In the records below, find the line that contains "Consolle moderna mobile" and the line that contains "2018 Ford Edge"; write out exactly those two lines and everything between them, without the pictures.

+ + + +

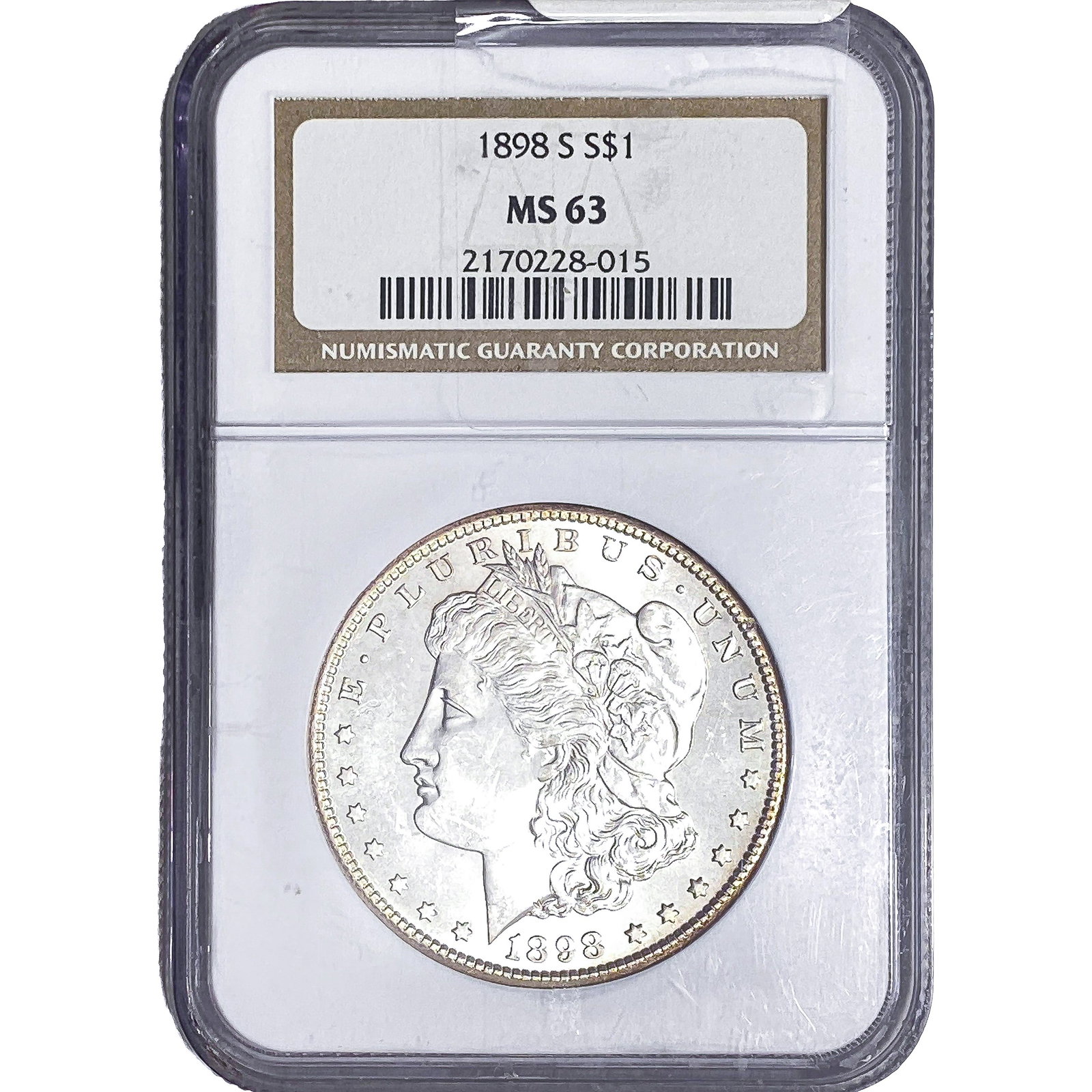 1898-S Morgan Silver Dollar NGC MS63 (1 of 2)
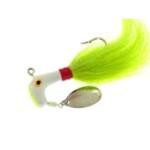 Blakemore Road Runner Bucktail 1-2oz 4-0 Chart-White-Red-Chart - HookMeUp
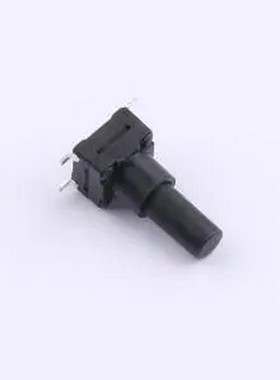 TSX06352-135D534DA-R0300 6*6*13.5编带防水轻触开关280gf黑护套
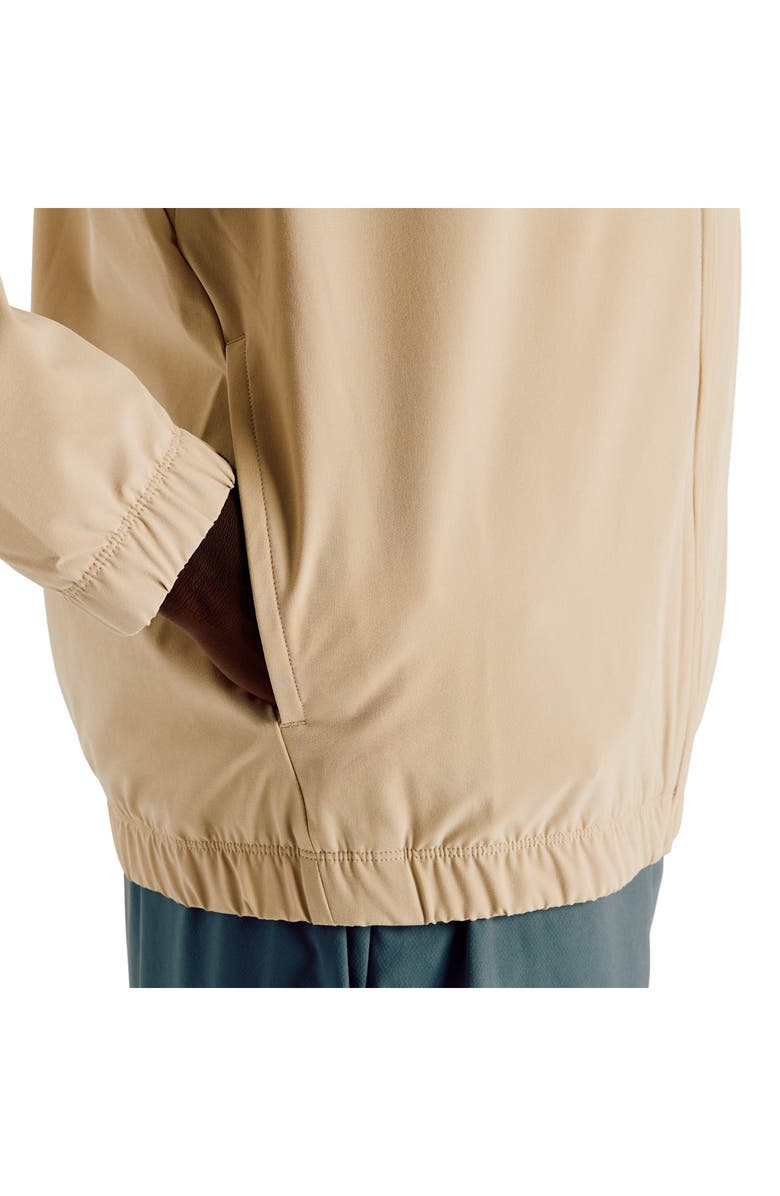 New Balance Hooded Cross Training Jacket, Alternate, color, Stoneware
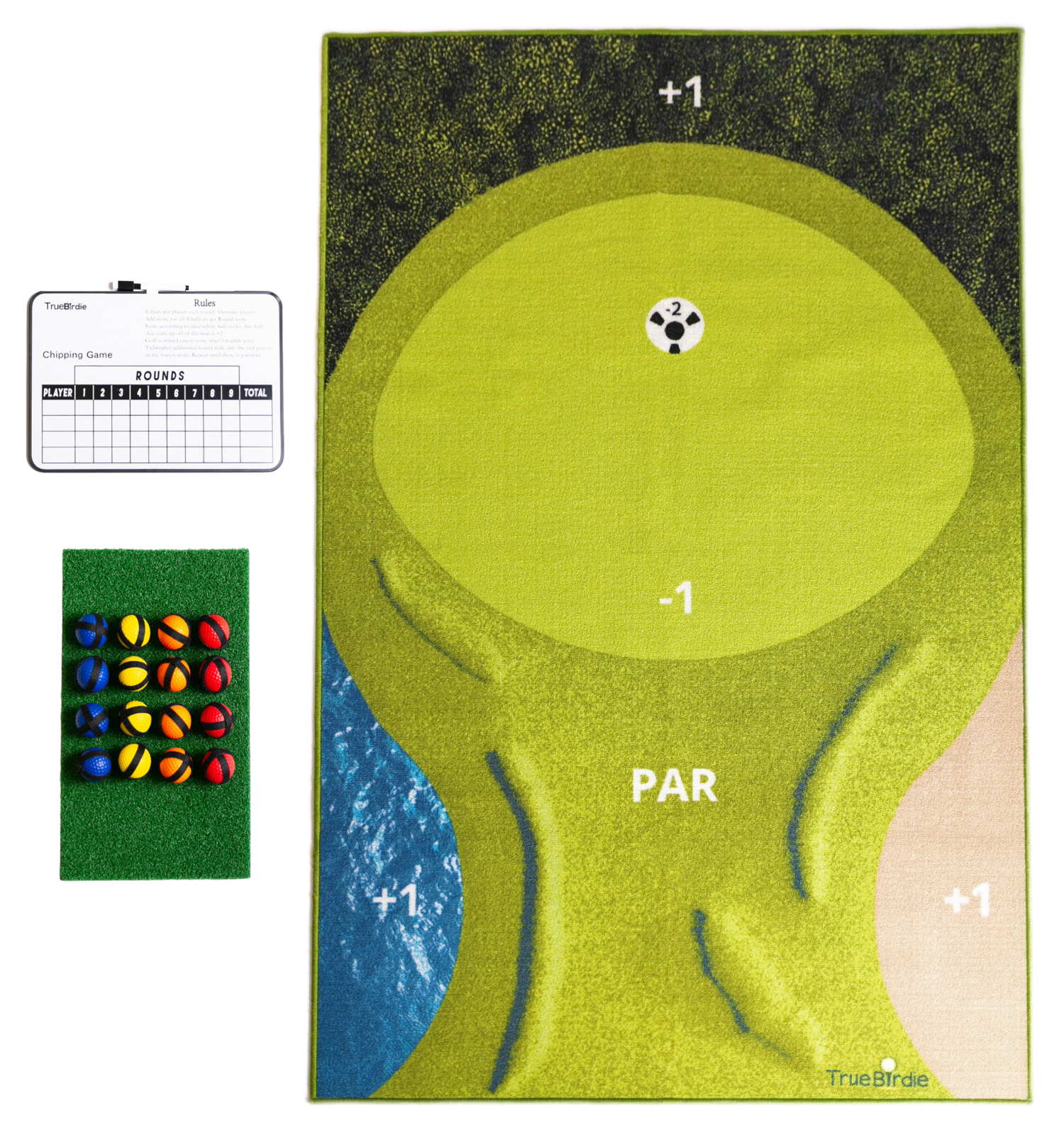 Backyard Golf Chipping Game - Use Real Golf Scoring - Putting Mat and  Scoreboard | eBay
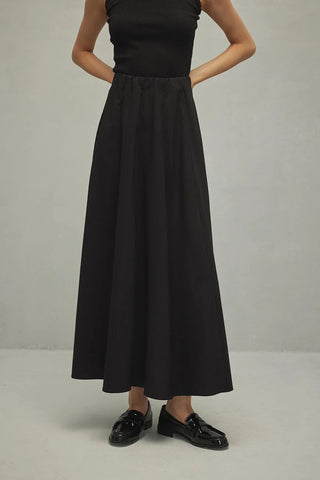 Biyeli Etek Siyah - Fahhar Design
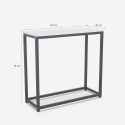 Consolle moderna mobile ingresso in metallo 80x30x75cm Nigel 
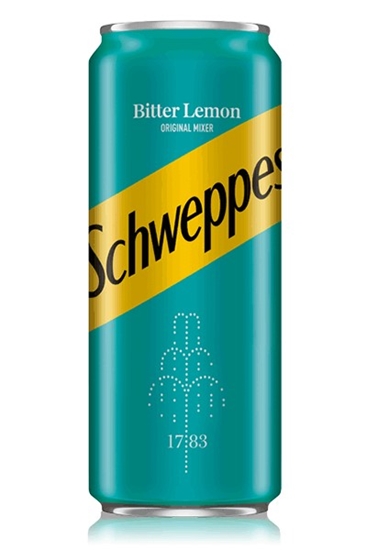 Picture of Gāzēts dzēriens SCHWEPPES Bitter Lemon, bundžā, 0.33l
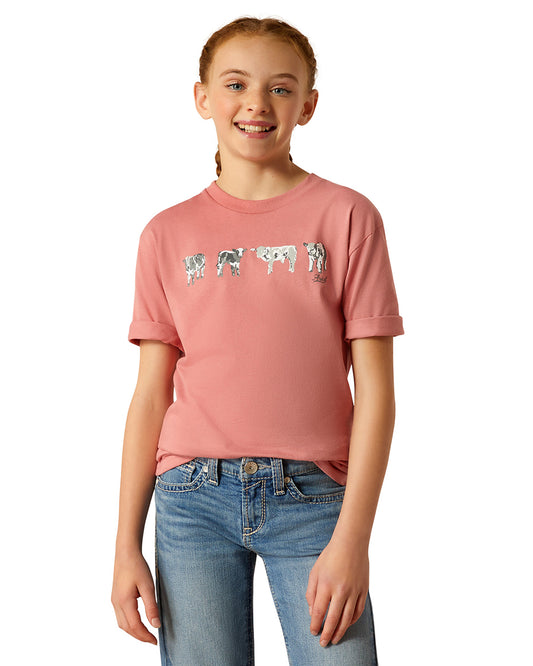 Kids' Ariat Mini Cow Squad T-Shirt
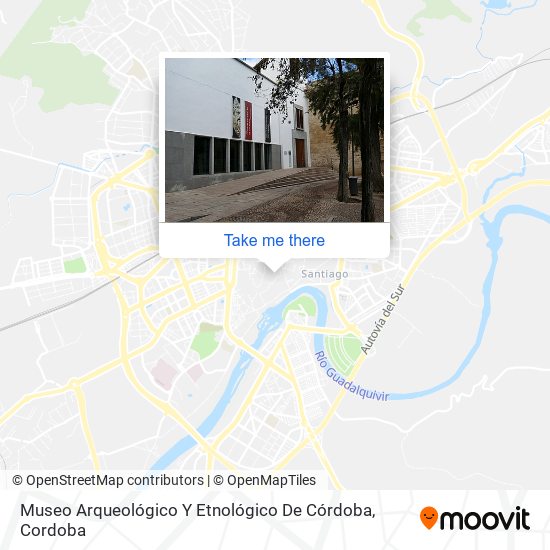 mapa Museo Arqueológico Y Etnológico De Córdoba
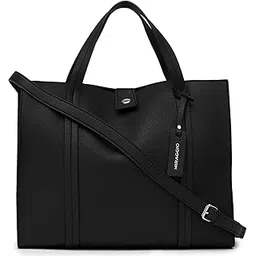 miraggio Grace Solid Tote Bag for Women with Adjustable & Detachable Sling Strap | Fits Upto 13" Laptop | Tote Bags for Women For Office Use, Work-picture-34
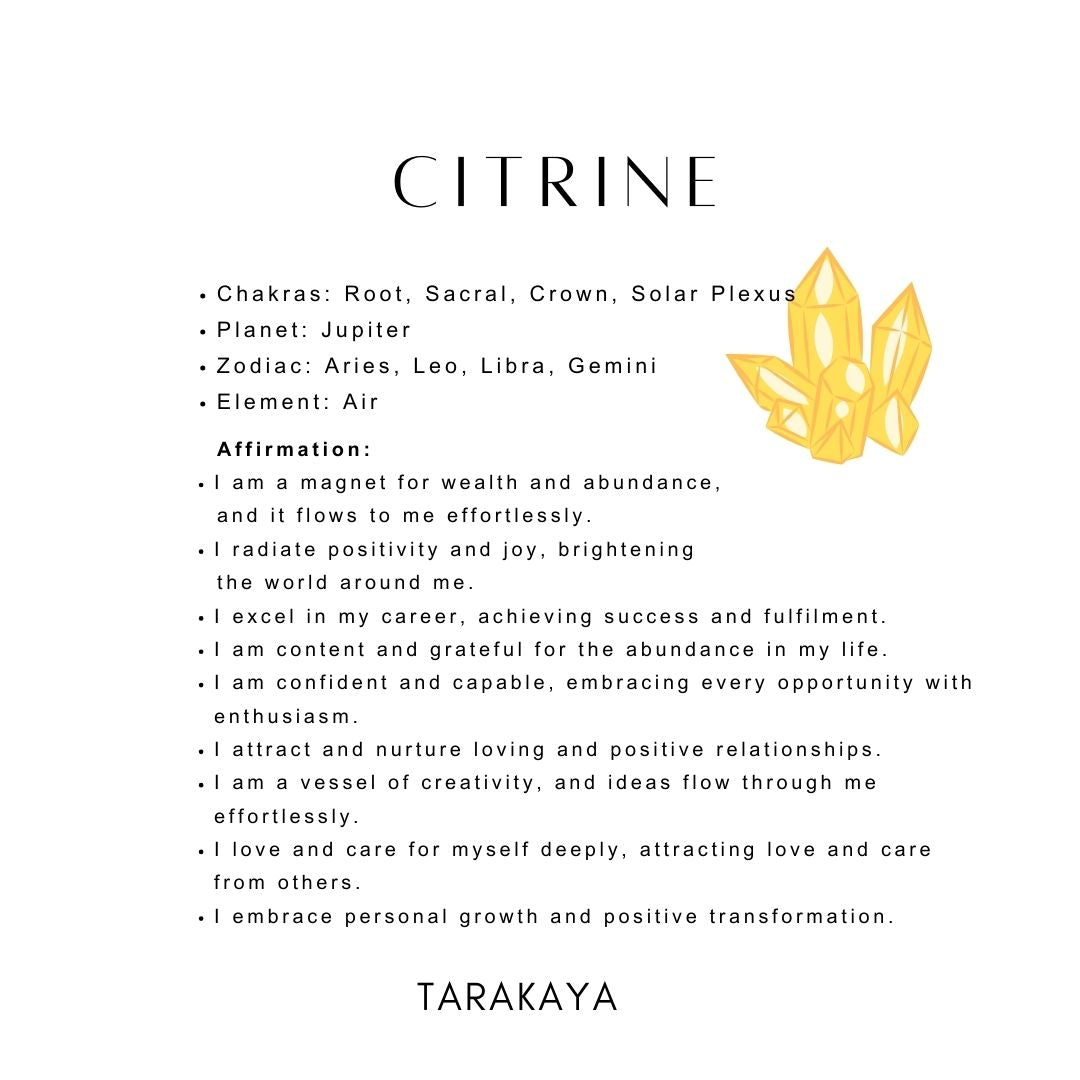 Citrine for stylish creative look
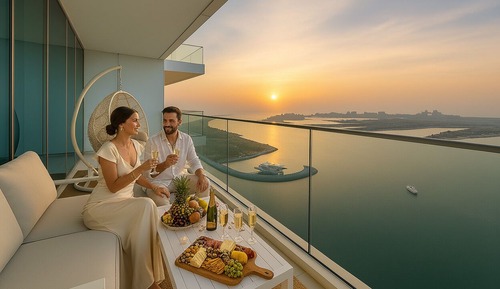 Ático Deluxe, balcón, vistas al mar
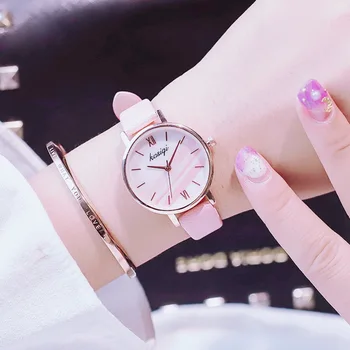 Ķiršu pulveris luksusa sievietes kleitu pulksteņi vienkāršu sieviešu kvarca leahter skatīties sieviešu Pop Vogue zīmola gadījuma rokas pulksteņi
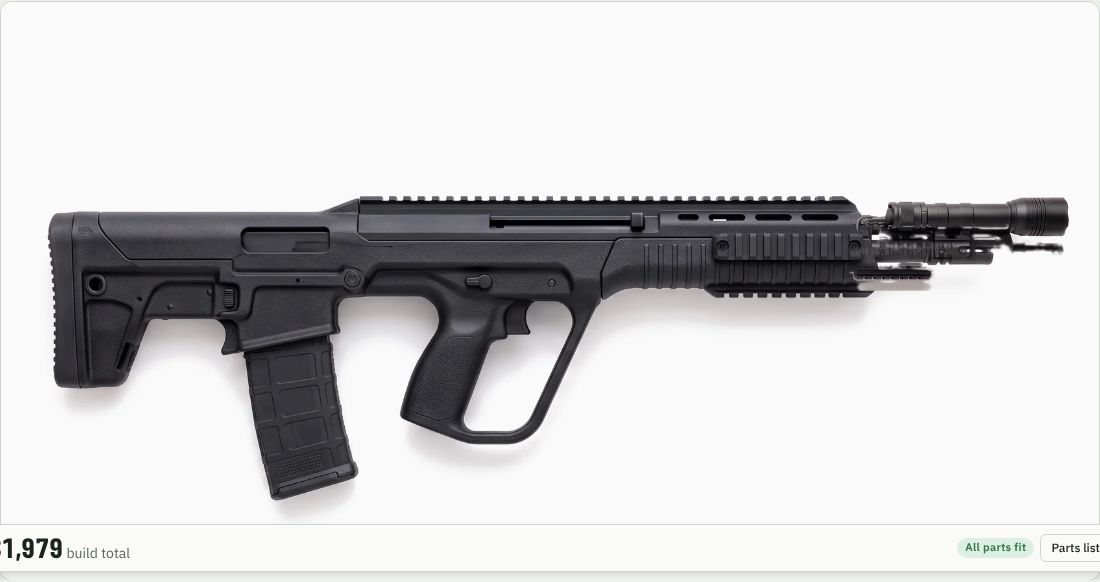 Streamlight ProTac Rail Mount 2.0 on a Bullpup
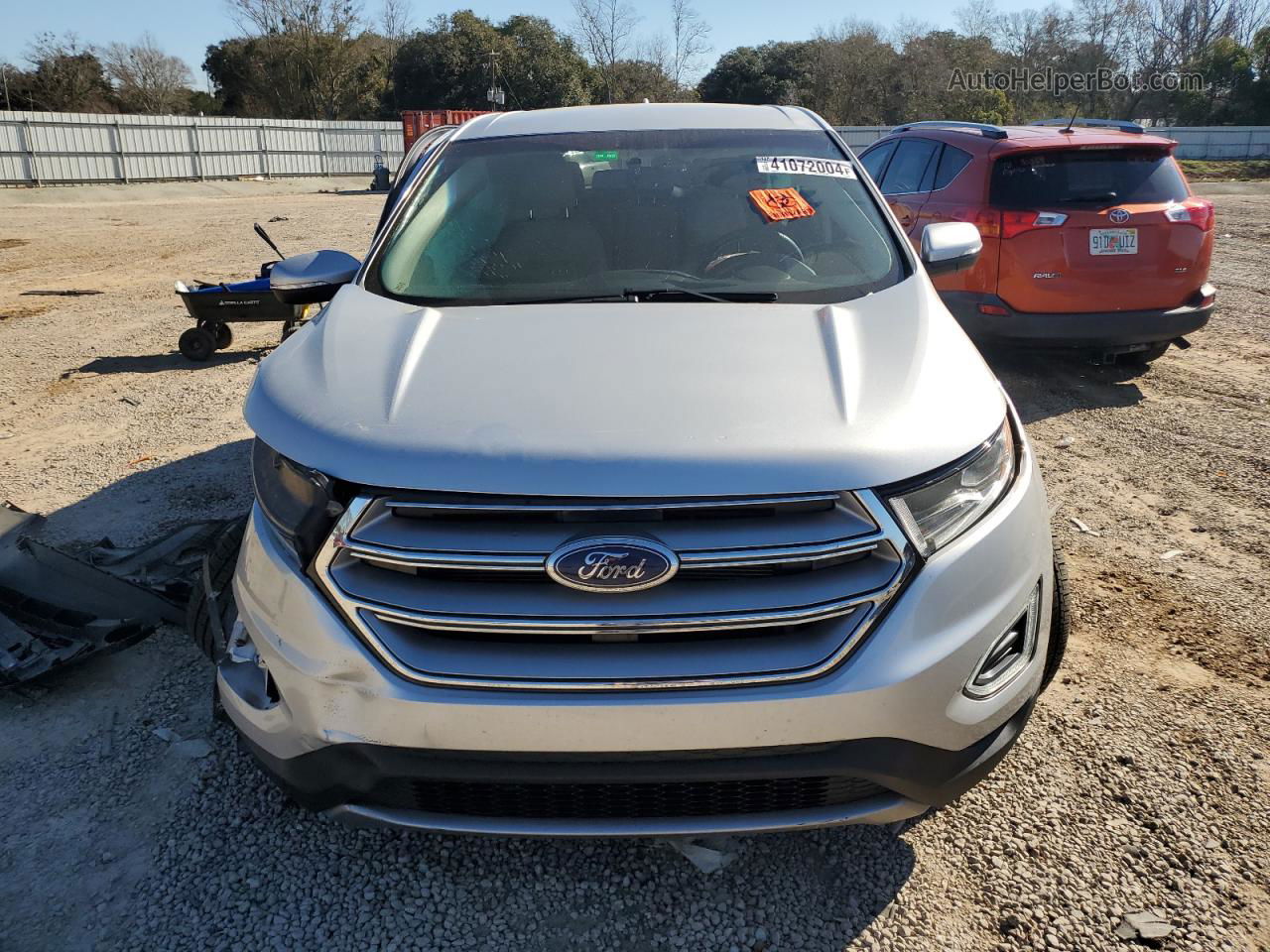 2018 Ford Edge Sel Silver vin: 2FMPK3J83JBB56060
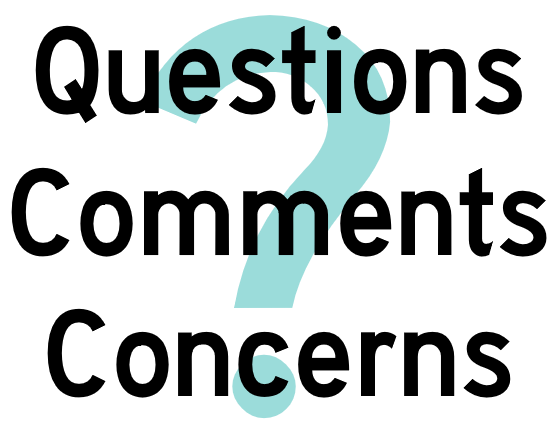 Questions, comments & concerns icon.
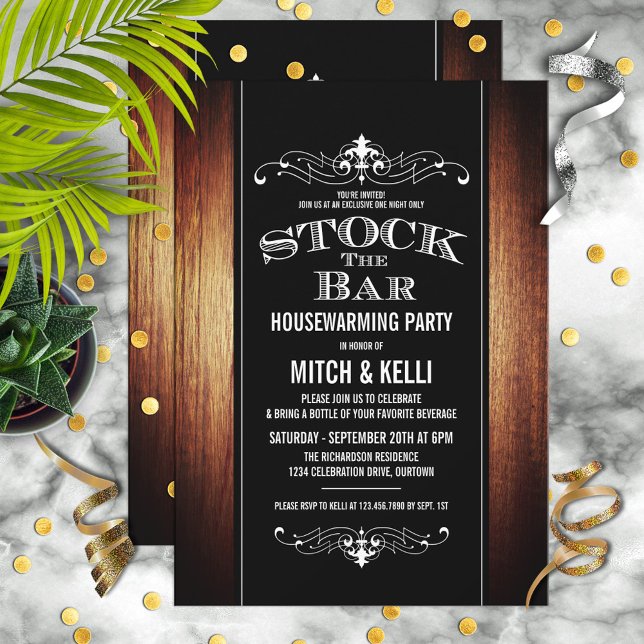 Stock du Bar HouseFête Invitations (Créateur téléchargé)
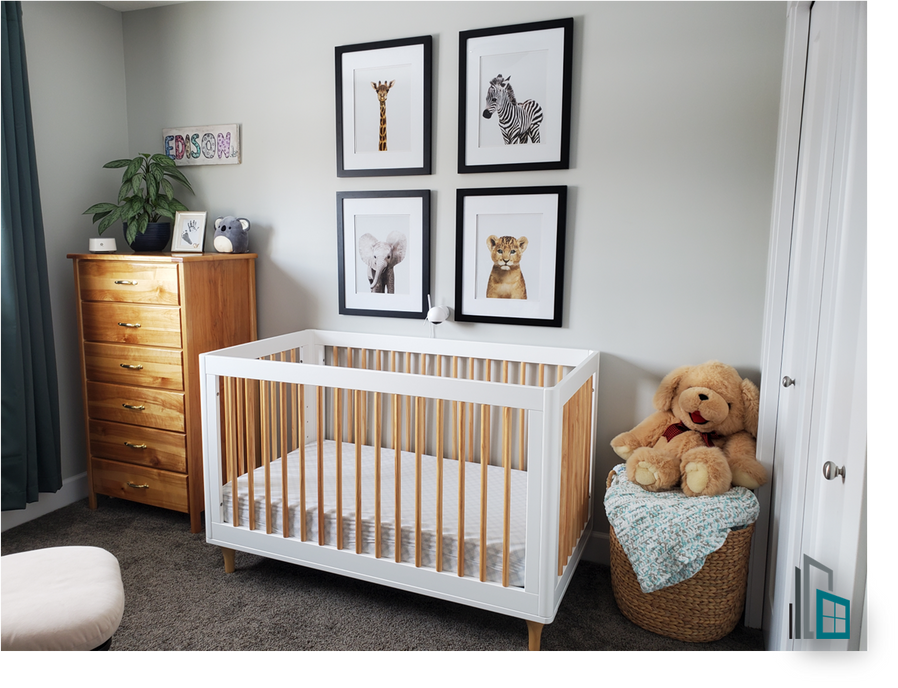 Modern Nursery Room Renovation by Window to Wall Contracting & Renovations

+ + + +

**OUTPUT FOR THIS EXERCISE**.
 Consolle moderna mobile ingresso in metallo 80x30x75cm Nigel 
 Picture of Gāzēts dzēriens SCHWEPPES Bitter Lemon, bundžā, 0.33l
 Kids' Ariat Mini Cow Squad T-Shirt
 mapa Museo Arqueológico Y Etnológico De Córdoba
 miraggio Grace Solid Tote Bag for Women with Adjustable & Detachable Sling Strap | Fits Upto 13" Laptop | Tote Bags for Women For Office Use, Work-picture-34
 Citrine for stylish creative look
 Ático Deluxe, balcón, vistas al mar
 Ķiršu pulveris luksusa sievietes kleitu pulksteņi vienkāršu sieviešu kvarca leahter skatīties sieviešu Pop Vogue zīmola gadījuma rokas pulksteņi
 Streamlight ProTac Rail Mount 2.0 on a Bullpup
 2018 Ford Edge Sel Silver vin: 2FMPK3J83JBB56060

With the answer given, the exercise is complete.